Le 11 mars, elle était au meeting des ouvriers du bâtiment au chômage, salle Rivoli, avec un groupe d’anarchistes qui, mené par Émile Digeon, appela sans succès l’assistance à aller renforcer le rassemblement de protestation place de l’Hôtel-de-Ville. Conseiller municipal et rédacteur à La Lanterne, Yves Guyot s’y opposa. La tribune fut alors envahie par les anarchistes, qui molestèrent le journaliste. Fernande d’Erlincourt les aurait alors encouragé en réclamant qu’on promène la tête de Guyot au bout d’une pique. Une bagarre s’ensuivit, au terme de laquelle Charles Godard*, Léon Jamin* et Fernande d’Erlincourt furent arrêtés par la police. Ces deux derniers bénéficièrent d’un non-lieu, mais Godard et Émile Quinque* furent déférés au parquet.

L’arrestation de Fernande d’Erlincourt, une « jolie femme » aux « ongles roses » selon le reporter du Gaulois, intrigua beaucoup la presse. Il apparut que la jeune femme fréquentait les réunions anarchistes, arborant «  toujours d’immenses chapeaux chargés de plumes rouges », chantait volontiers Marianne et Le Chant des prolétaires, et suivait Émile Digeon dans toutes les réunions et tous les meetings.

Fernande d’Erlincourt fut assez vite renommée. Le Gaulois du 13 mars lui consacra sa rubrique mondaine. Des illustrés publièrent son portrait. Dès le 18 mars, les socialistes niçois, célébrant l’anniversaire de la Commune, lui portèrent un toast, ainsi qu’à Louise Michel et à Paule Mink. Dix jours plus tard, Maxime Lisbonne, businessman avisé, l’engagea comme comédienne aux Bouffes-du-Nord. Elle cessa dès lors de fréquenter le mouvement anarchiste, puis la presse ne parla plus d’elle.

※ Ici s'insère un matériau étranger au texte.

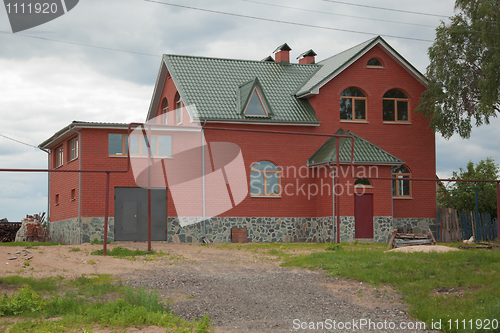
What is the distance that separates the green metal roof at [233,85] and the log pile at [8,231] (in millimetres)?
13767

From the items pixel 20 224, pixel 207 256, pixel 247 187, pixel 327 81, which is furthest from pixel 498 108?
pixel 20 224

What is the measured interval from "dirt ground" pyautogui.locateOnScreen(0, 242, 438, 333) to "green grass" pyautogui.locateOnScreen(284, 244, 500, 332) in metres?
0.41

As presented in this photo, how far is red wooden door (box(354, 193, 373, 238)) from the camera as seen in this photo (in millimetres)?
23984

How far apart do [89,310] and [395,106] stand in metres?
21.5

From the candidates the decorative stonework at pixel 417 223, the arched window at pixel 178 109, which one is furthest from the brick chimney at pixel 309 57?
the decorative stonework at pixel 417 223

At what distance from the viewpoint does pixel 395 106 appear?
89.2 feet

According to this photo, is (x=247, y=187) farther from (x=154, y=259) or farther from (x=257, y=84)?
(x=154, y=259)

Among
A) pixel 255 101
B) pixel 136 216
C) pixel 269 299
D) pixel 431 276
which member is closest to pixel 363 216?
pixel 255 101

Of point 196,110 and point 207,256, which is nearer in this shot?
point 207,256

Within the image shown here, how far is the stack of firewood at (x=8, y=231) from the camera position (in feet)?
101

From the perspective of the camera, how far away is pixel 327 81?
25.9 meters

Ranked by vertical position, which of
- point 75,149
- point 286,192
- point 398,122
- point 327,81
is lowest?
point 286,192

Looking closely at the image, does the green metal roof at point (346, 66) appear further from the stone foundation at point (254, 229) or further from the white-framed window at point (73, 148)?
the white-framed window at point (73, 148)

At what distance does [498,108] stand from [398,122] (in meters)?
4.73
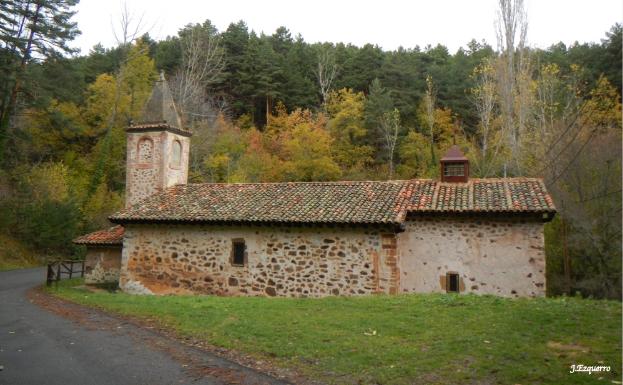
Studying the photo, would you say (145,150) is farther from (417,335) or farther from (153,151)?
(417,335)

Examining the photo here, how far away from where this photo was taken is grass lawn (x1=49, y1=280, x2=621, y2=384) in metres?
6.02

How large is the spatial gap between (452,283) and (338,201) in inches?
171

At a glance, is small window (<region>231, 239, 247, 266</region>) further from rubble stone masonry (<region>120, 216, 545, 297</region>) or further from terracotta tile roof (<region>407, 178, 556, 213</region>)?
terracotta tile roof (<region>407, 178, 556, 213</region>)

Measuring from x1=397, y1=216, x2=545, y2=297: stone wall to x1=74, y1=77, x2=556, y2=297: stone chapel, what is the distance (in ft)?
0.09

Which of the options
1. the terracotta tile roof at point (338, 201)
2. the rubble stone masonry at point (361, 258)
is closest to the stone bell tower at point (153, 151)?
the terracotta tile roof at point (338, 201)

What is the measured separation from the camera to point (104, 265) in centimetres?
1727

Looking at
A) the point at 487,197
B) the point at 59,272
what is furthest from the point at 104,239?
the point at 487,197

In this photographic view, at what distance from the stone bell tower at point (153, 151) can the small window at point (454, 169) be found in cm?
1121

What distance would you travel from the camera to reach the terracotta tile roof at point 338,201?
12.7 meters

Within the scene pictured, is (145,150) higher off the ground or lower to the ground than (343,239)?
higher

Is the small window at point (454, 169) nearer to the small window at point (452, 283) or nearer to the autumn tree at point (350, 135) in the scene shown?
the small window at point (452, 283)

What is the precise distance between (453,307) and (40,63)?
93.0ft

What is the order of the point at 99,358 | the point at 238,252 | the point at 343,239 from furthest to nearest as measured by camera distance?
1. the point at 238,252
2. the point at 343,239
3. the point at 99,358

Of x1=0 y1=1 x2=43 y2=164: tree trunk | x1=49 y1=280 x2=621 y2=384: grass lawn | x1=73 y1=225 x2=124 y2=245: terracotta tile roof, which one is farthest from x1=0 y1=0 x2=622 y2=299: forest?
x1=73 y1=225 x2=124 y2=245: terracotta tile roof
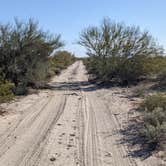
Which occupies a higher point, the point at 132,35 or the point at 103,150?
the point at 132,35

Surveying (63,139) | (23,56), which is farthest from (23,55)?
(63,139)

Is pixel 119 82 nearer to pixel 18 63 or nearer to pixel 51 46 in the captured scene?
pixel 51 46

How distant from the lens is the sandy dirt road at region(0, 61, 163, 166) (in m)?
8.90

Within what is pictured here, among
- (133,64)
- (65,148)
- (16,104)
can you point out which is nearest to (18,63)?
(16,104)

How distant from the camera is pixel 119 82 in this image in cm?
3097

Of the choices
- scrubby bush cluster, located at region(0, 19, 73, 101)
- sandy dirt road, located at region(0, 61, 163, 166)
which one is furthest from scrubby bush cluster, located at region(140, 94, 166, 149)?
scrubby bush cluster, located at region(0, 19, 73, 101)

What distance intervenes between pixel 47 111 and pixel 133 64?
15.0 metres

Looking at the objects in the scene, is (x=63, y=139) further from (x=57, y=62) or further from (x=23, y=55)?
(x=57, y=62)

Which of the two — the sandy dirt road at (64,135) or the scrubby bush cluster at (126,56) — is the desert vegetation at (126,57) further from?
the sandy dirt road at (64,135)

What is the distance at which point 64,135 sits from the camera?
11.5 m

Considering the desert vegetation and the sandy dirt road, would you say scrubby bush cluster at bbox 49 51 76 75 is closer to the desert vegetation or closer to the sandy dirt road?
the desert vegetation

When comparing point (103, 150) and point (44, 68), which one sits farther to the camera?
point (44, 68)

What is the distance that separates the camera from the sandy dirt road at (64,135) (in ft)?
29.2

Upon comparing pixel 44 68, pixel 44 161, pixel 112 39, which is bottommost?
pixel 44 161
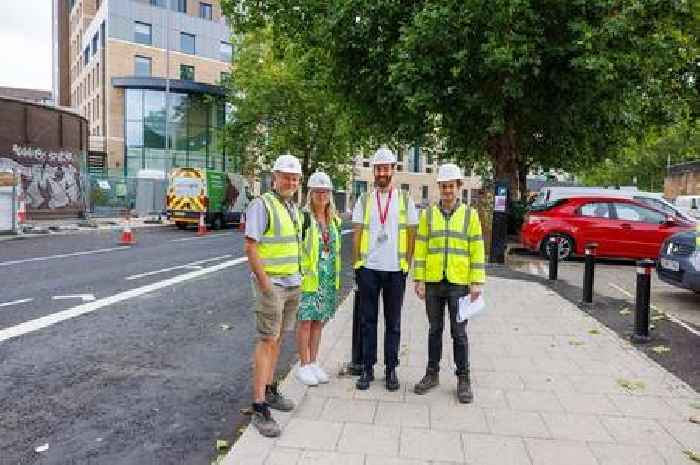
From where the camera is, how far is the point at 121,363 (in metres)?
5.58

Elle fit ensuite une petite carrière de comédienne, versa dans le boulangisme puis, en 1895, fonda La Maison du soldat au 51, rue de Hauteville, à Paris, œuvre philanthropique qui aidait à la réinsertion des soldats à la sortie du régiment.

Le 24 janvier 1916, elle fut condamnée à deux mois de prison avec sursis et à 2.000 francs d’amende pour détournement de fonds : seuls 11 % des sommes récoltées par la Maison du soldat servaient à aider les militaires démobilisés. Le reste partait dans des œuvres religieuses.

Pour citer cet article :
http://maitron-en-ligne.univ-paris1.fr/spip.php?article155864, notice D'ERLINCOURT Fernande [Fernande, Sidonie Poiret, dite] [Dictionnaire des anarchistes] par Guillaume Davranche, version mise en ligne le 2 avril 2014, dernière modification le 23 janvier 2019.

Par Guillaume Davranche

Fernande d’Erlincourt (1883)
Fernande d’Erlincourt (1883)
Le Voleur du 20 avril 1883.

SOURCES : Le Gaulois de mars à juin 1883. — Le Matin du 11 avril et du 6 juin 1884, du 28 janvier 1890, du 10 août 1895 et du 25 janvier 1916. — Le Musée social de juin 1904.